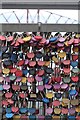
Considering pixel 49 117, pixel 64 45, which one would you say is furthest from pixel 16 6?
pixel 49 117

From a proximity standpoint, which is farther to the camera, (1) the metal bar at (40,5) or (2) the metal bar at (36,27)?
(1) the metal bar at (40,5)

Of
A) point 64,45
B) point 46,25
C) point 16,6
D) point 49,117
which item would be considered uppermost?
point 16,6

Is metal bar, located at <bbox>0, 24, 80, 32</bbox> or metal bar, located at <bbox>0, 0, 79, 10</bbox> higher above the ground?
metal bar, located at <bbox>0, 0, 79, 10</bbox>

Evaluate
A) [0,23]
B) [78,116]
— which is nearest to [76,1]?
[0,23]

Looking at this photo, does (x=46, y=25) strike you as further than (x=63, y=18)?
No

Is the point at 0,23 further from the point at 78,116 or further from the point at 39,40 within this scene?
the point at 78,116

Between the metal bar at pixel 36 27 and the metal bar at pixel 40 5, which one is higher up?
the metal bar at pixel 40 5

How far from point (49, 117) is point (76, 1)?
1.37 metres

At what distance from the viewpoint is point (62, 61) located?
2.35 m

= = = = =

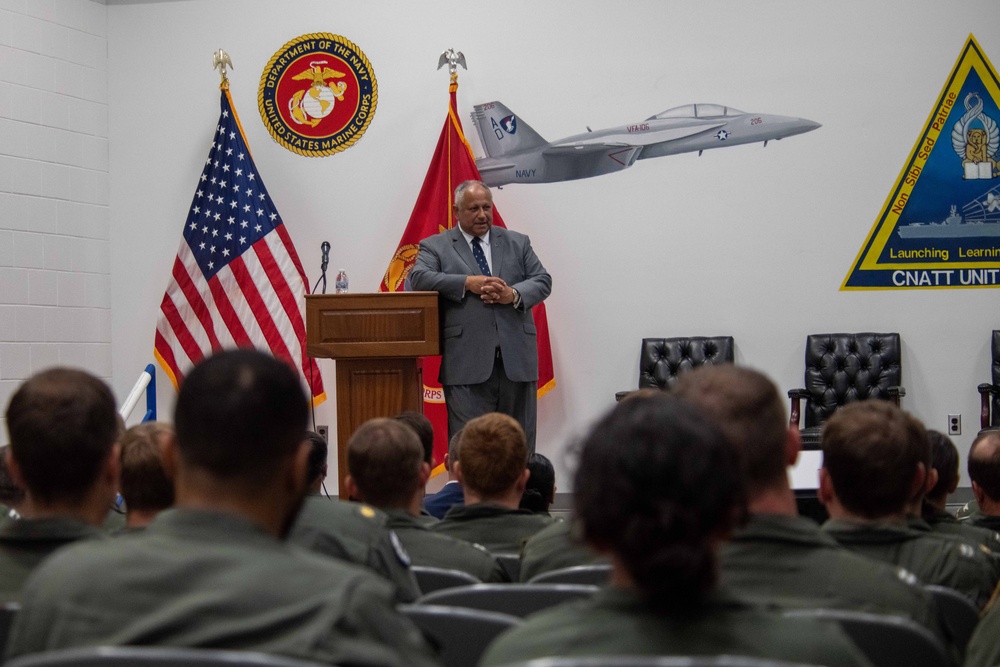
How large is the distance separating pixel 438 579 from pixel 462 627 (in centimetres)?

= = = = =

= Your objective =
Rewrite the entries from the line with "Between the metal" up to and including the line with "1.37 metres", substituting "farther up" for "higher up" and keeping everything else the same.

= Result below =
Between the metal bar at pixel 36 27 and the metal bar at pixel 40 5, which one is farther up?
the metal bar at pixel 40 5

How far from point (49, 117) is point (76, 1)?
1.37 metres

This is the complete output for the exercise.